## Excerpted text
· · · · · · ·

Voting And Support Agreement

Voting and Support Agreement


Exhibit 10.1

 

EXECUTION COPY

 

VOTING AND SUPPORT AGREEMENT

 

THIS VOTING AND SUPPORT AGREEMENT (this “Agreement”) is entered into as of January 26, 2017, by and among Midland States Bancorp, Inc., an Illinois corporation (“Acquiror”), Sentinel Acquisition, LLC, a Delaware limited liability company (“Merger Sub”), and those stockholders of the Company whose names appear on the signature page of this Agreement (such stockholders collectively referred to in this Agreement as the “Principal Stockholders,” and individually as a “Principal Stockholder”).

 

RECITALS

 

A.                           As of the date hereof, each Principal Stockholder is the owner and controls voting power of the number of shares of the Company’s common stock, $0.01 par value per share (“Company Common Stock”), as is set forth opposite such Principal Stockholder’s name on the signature page attached hereto.

 

B.                           Acquiror is contemplating the acquisition of Centrue Financial Corporation, a Delaware corporation (the “Company”), by means of a merger (the “Merger”) of the Company with and into Merger Sub, all pursuant to an Agreement and Plan of Merger to be dated as of January 26, 2017 (the “Merger Agreement”), among Acquiror, Merger Sub and the Company.

 

C.                           Acquiror and Merger Sub are unwilling to expend the substantial time, effort and expense necessary to implement the Merger, including applying for and obtaining necessary approvals of regulatory authorities, unless all of the Principal Stockholders enter into this Agreement.

 

D.                           Each Principal Stockholder believes it is in his, her or its best interest as well as the best interest of the Company for Acquiror, Merger Sub and the Company to consummate the Merger.

 

AGREEMENTS

 

In consideration of the foregoing premises, which are incorporated herein by this reference, and the covenants and agreements of the parties herein contained, and as an inducement to Acquiror and Merger Sub to enter into the Merger Agreement and to incur the expenses associated with the Merger, the parties hereto, intending to be legally bound, hereby agree as follows:

 

Section 1.              Representations and Warranties.  Each Principal Stockholder represents and warrants that as of the date hereof, he, she or it: (a) owns beneficially and of record the number of shares of Company Common Stock as is set forth opposite such Principal Stockholder’s name on the signature page attached hereto; (b) has the sole, or joint with any other Principal Stockholder, voting power with respect to such shares of Company Common Stock; and (c) has all necessary power and authority to enter into this Agreement, and further represents and warrants that this Agreement is the legal, valid and binding agreement of such Principal Stockholder, and is enforceable against such Principal Stockholder in accordance with its terms, except as such enforcement may be limited by bankruptcy, insolvency, reorganization or other laws affecting creditors’ rights generally and subject to general principles of equity.

· · · · · · ·

## Goal 1
Answer these questions about the voting and support agreement:
(a) As of what date is the agreement entered into?
(b) What kind of entity is Merger Sub, and under which state's law?
(c) What is the par value per share of the Company Common Stock?
## Goal 2
Rewrite the voting and support agreement starting at "B.                           Acquiror is" and ending at "consummate the Merger.", putting "considerable" in place of "substantial".
## Goal 3
Go on with the voting and support agreement, picking up after its last sentence.

· · · · · · ·

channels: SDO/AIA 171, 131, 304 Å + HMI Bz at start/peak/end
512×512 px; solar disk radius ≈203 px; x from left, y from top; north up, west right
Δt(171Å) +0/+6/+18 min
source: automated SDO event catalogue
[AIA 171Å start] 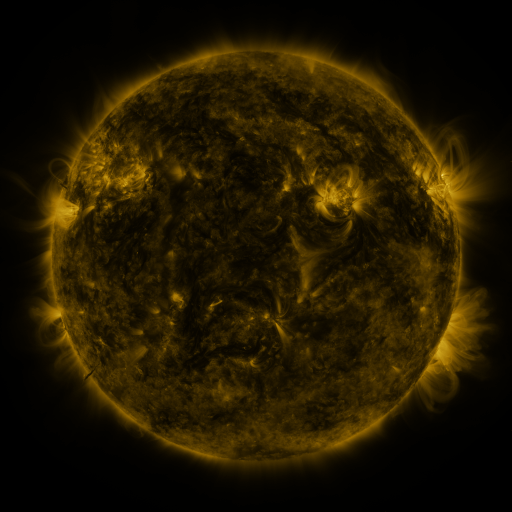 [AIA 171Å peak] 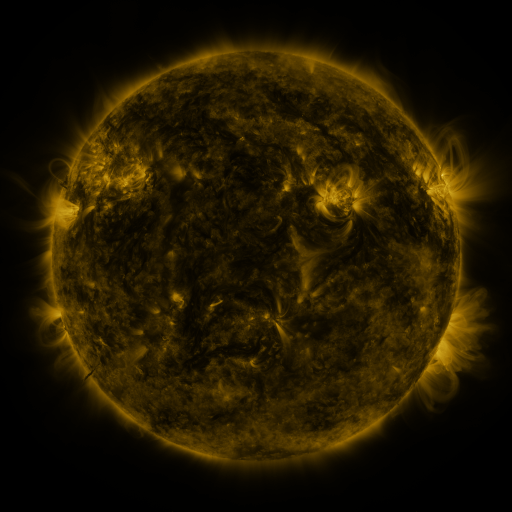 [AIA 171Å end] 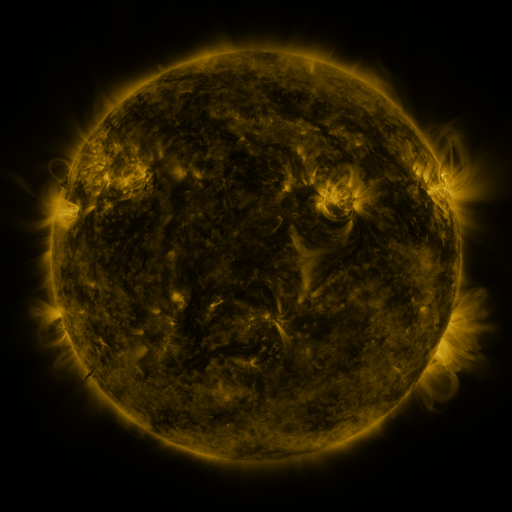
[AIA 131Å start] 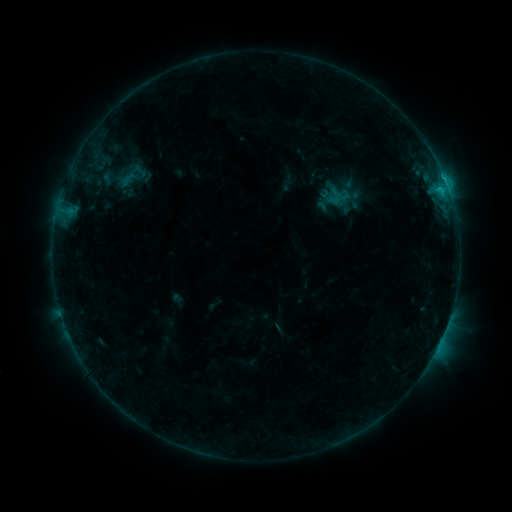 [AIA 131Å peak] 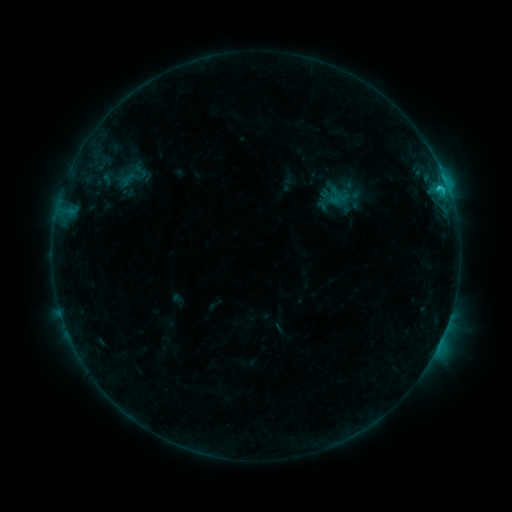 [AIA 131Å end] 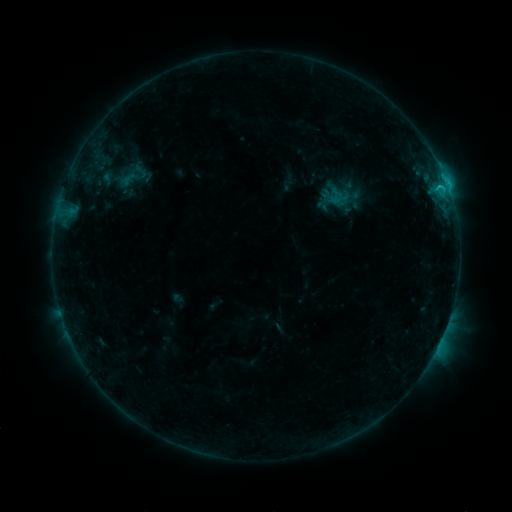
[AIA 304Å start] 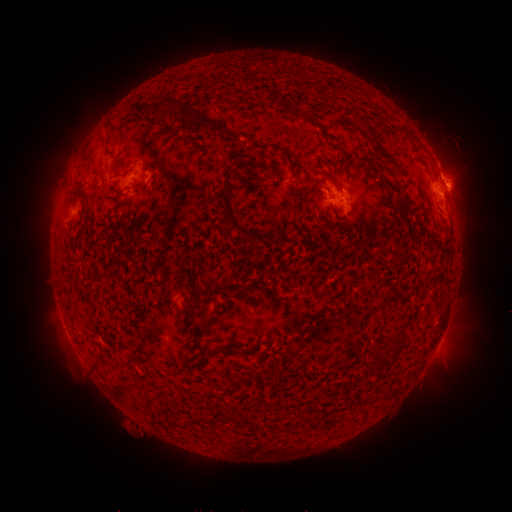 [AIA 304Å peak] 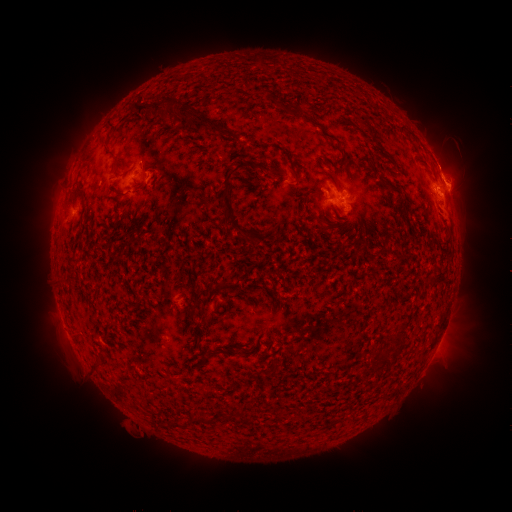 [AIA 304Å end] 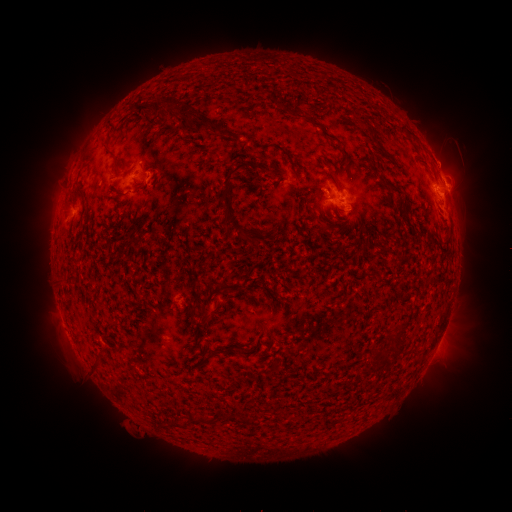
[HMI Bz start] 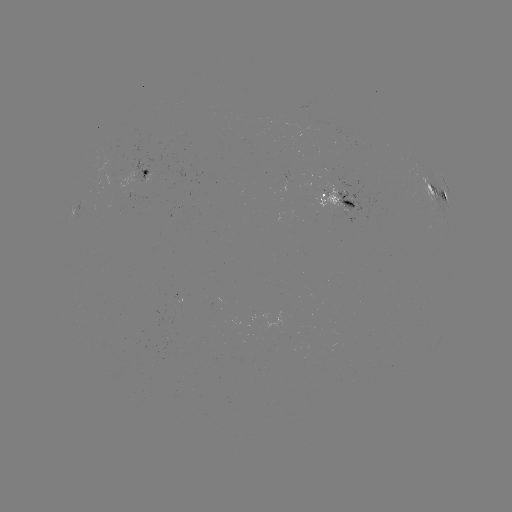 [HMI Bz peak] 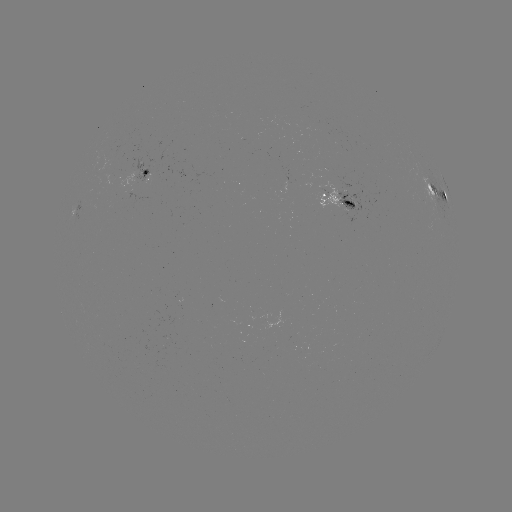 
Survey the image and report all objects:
eruption: (445, 156)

· · · · · · ·

## Written reply 1
(a) January 26, 2017.
(b) A Delaware limited liability company.
(c) $0.01 per share.

## Written reply 2
B.                           Acquiror is contemplating the acquisition of Centrue Financial Corporation, a Delaware corporation (the “Company”), by means of a merger (the “Merger”) of the Company with and into Merger Sub, all pursuant to an Agreement and Plan of Merger to be dated as of January 26, 2017 (the “Merger Agreement”), among Acquiror, Merger Sub and the Company.

 

C.                           Acquiror and Merger Sub are unwilling to expend the considerable time, effort and expense necessary to implement the Merger, including applying for and obtaining necessary approvals of regulatory authorities, unless all of the Principal Stockholders enter into this Agreement.

 

D.                           Each Principal Stockholder believes it is in his, her or its best interest as well as the best interest of the Company for Acquiror, Merger Sub and the Company to consummate the Merger.

## Written reply 3
Section 2.              Voting Agreement.  Each Principal Stockholder hereby agrees that at any meeting of the Company’s stockholders however called, and any adjournment or postponement thereof, and in any action by written consent of the Company’s stockholders, such Principal Stockholder shall vote, or cause to be voted, all shares of Company Common Stock owned or controlled by him, her or it at the time of such meeting of the Company’s stockholders: (a) in favor of adoption of the Merger Agreement and the approval of the Merger and the other transactions contemplated by the Merger Agreement; (b) against any tender or exchange offer to acquire more than fifteen percent (15%) of the voting power in the Company or any of its subsidiaries, any proposal for a merger, consolidation or other

 



 

business combination involving the Company or any of its subsidiaries, or any other proposal or offer to acquire in any manner more than fifteen percent (15%) of the voting power in, or more than fifteen percent (15%) of the business, assets or deposits of, the Company or any of its subsidiaries, other than the transactions contemplated by the Merger Agreement, in each case involving any party other than Acquiror or an affiliate of Acquiror (an “Acquisition Proposal”); and (c) against any action or agreement that could reasonably be expected to result in a material breach of any covenant, representation or warranty or any other obligation of the Company under the Merger Agreement, or in any manner prevent or materially impede, interfere with or delay the Merger, the adoption of the Merger Agreement or the consummation of any of the transactions involving Acquiror and Merger Sub contemplated by the Merger Agreement.

 

Section 3.              Additional Covenants.  Except as required by law, each Principal Stockholder agrees that he, she or it will:

 

(a)                                 not engage in any activities, discussions or negotiations with any persons or entities other than Acquiror with respect to any Acquisition Proposal;

 

(b)                                 not vote or execute any written consent to rescind or amend in any manner any prior vote or written consent to approve or adopt the Merger Agreement or any of the transactions contemplated thereby;

 

(c)                                  use his, her or its best efforts to cause any necessary meeting of the Company’s stockholders to be duly called and held, or any necessary consent of stockholders to be obtained, for the purpose of approving or adopting the Merger Agreement and the transactions contemplated thereby;

 

(d)                                 cause each of his, her or its affiliates to cooperate fully with Acquiror in connection with the Merger Agreement and the transactions contemplated thereby; and

 

(e)                                  execute and deliver such additional instruments and documents and take such further action as may be reasonably necessary to effectuate and comply with his, her or its respective obligations under this Agreement.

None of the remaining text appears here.